The invention discloses a kind of trackside node high risk vehicle alarm prompt methods suitable for vehicle-mounted short distance communication network, it is mainly achieved in that high using the Road vehicle-mounted short distance communication network (hereinafter referred to as V2X) side gusset allocating antenna position, the big advantage of coverage area, by the message for receiving geographical location information in coverage area, the speed, distance and acceleration and deceleration characteristic of vehicle are acquired in the position for obtaining each vehicle and its surrounding vehicles.Bayesian network framework is determined according to expertise, determines the conditional probability between each node of Bayesian network, and learnt using historical data, the final Bayesian network determined for evaluation and test.After the dangerous probability of certain vehicle is greater than the threshold value of default, danger classes and risk factor are broadcast to by the vehicle and surrounding vehicle by V2X network, the mobile unit of the vehicle can remind driver to pay attention to and correct by way of audible and visual alarm.

Description

A kind of trackside node high risk vehicle alarm suitable for vehicle-mounted short distance communication network Reminding method
Technical field
The present invention relates to a kind of trackside node high risk vehicle alarm prompt sides suitable for vehicle-mounted short distance communication network Method belongs to command, control, communications, and information field, especially vehicle-carrying communication technical field.
Background technique
Vehicle-mounted short haul connection (Vehicle to X:V2X) network be by wireless communication, the short distances such as GPS/GIS, sensing Car (CAN-Controller Area Network), bus or train route (Vehicle-2-RSU), workshop from communication technology realization (Vehicle-2-Vehicle), between vehicle outer (vehicle-2-Infrastructure), people's vehicle (Vehicle-2-Person) Communication.

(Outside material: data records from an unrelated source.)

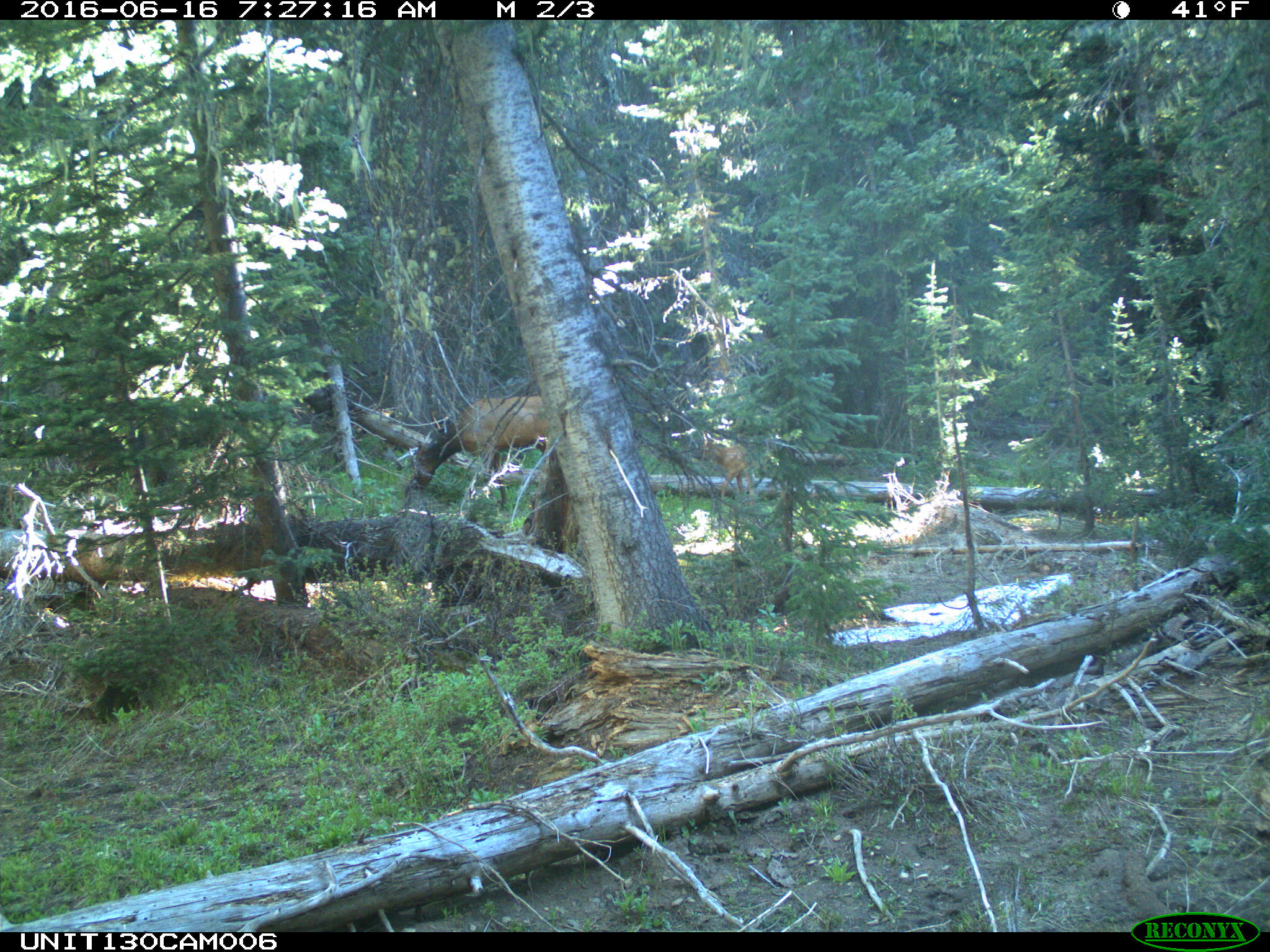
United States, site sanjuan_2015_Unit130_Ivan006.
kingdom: Animalia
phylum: Chordata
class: Mammalia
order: Artiodactyla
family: Cervidae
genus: Cervus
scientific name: Cervus elaphus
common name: red deer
Cervus elaphus (red deer).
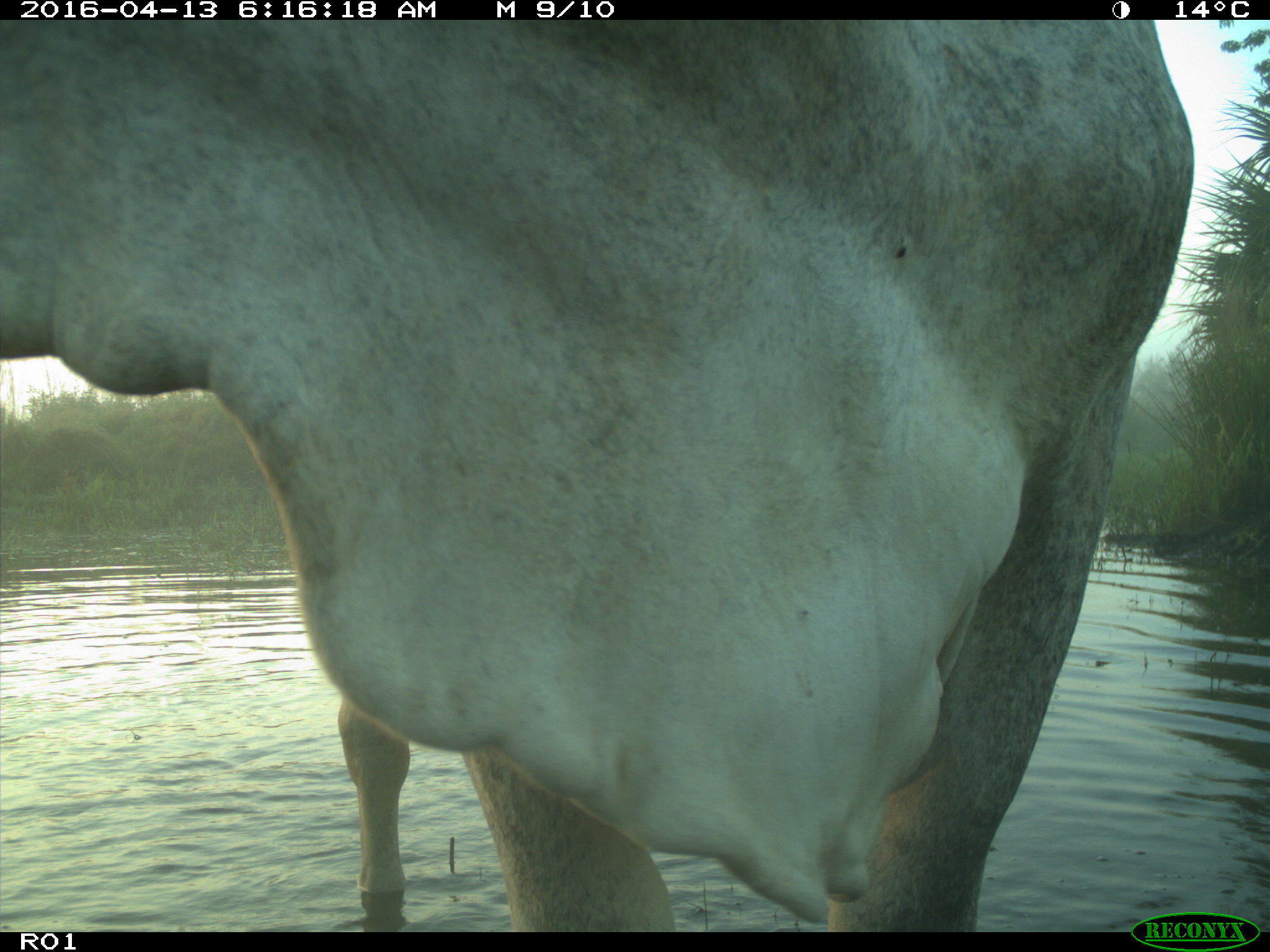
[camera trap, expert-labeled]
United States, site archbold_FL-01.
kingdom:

For vehicle-mounted node in V2X equipped with equipment such as GPS or Beidous, vehicle-mounted node is regular at set time intervals The information (referred to as heartbeat message) such as the geographical location to surrounding broadcast this node, while also receiving the heartbeat letter that surroundings nodes are sent Breath, so that the distance of around vehicle-mounted node with this vehicle is obtained, to calculate the relative distance with this vehicle, speed, acceleration etc. Information.
It is identical with vehicle-mounted node in trackside node device structure in V2X network, but since its allocating antenna position is high, Therefore coverage area is big, can receive the heartbeat message of vehicle broadcast in larger scope.Meanwhile trackside node is with powerful Operational capability powers unrestricted, therefore, can execute more complicated operation.

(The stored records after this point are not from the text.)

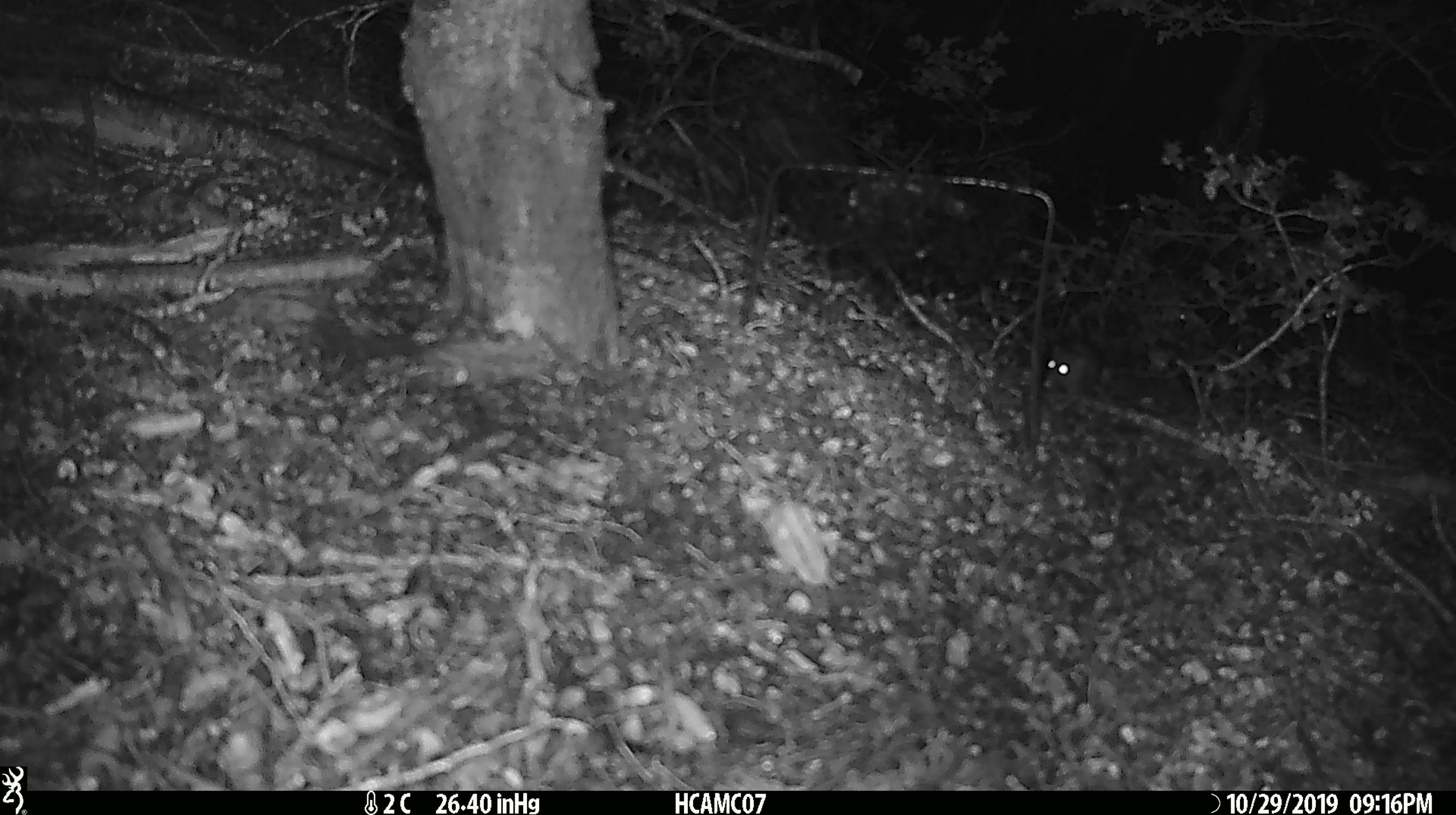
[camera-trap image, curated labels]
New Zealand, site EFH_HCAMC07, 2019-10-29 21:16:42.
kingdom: Animalia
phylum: Chordata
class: Mammalia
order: Rodentia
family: Muridae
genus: Mus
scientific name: Mus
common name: mouse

Effectively the driving behavior of driver is evaluated and tested, finds high risk vehicle, and remind in time driver, It can effectively improve traffic safety, but in traditional road management, the real-time row of vehicle since some region can not be obtained Situation is sailed, this function is difficult to carry out.
Using the advantage of the trackside node in V2X network, the information of vehicle in larger range can be obtained, but to high wind The identification of dangerous vehicle needs to face the comprehensive identification to Multiple factors, and is a random probability event, therefore in algorithm On face bigger difficulty.Uncertainty, relevance between multiple variables can be effectively treated in Bayesian network, and supports to pass through A large amount of historical datas are trained, to obtain significantly more efficient network parameter.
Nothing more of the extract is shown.